## To do:
Please update the data starting with the line that contains "FOX 9 and Minnesota" and going on through the line that contains "I think we had" by replacing "tonight" with "this evening", leaving everything else unchanged. Return only those lines.

## Provided entries:

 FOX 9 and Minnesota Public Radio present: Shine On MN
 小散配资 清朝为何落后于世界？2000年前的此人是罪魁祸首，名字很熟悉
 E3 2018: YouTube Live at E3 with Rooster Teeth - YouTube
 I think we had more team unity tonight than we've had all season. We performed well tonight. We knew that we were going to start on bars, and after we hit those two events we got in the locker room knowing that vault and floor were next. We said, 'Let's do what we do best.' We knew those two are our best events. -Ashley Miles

---

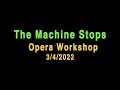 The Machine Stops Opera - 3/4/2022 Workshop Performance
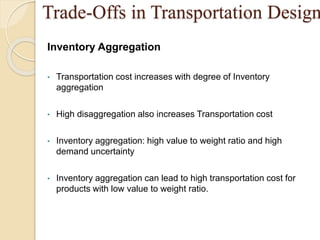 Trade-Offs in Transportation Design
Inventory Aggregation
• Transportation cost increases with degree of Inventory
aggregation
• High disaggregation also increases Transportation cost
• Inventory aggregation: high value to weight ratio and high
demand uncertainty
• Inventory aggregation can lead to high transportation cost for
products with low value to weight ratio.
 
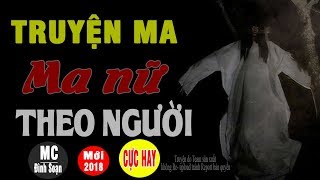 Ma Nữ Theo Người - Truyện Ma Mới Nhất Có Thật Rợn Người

## Result of this task:
 FOX 9 and Minnesota Public Radio present: Shine On MN
 小散配资 清朝为何落后于世界？2000年前的此人是罪魁祸首，名字很熟悉
 E3 2018: YouTube Live at E3 with Rooster Teeth - YouTube
 I think we had more team unity this evening than we've had all season. We performed well this evening. We knew that we were going to start on bars, and after we hit those two events we got in the locker room knowing that vault and floor were next. We said, 'Let's do what we do best.' We knew those two are our best events. -Ashley Miles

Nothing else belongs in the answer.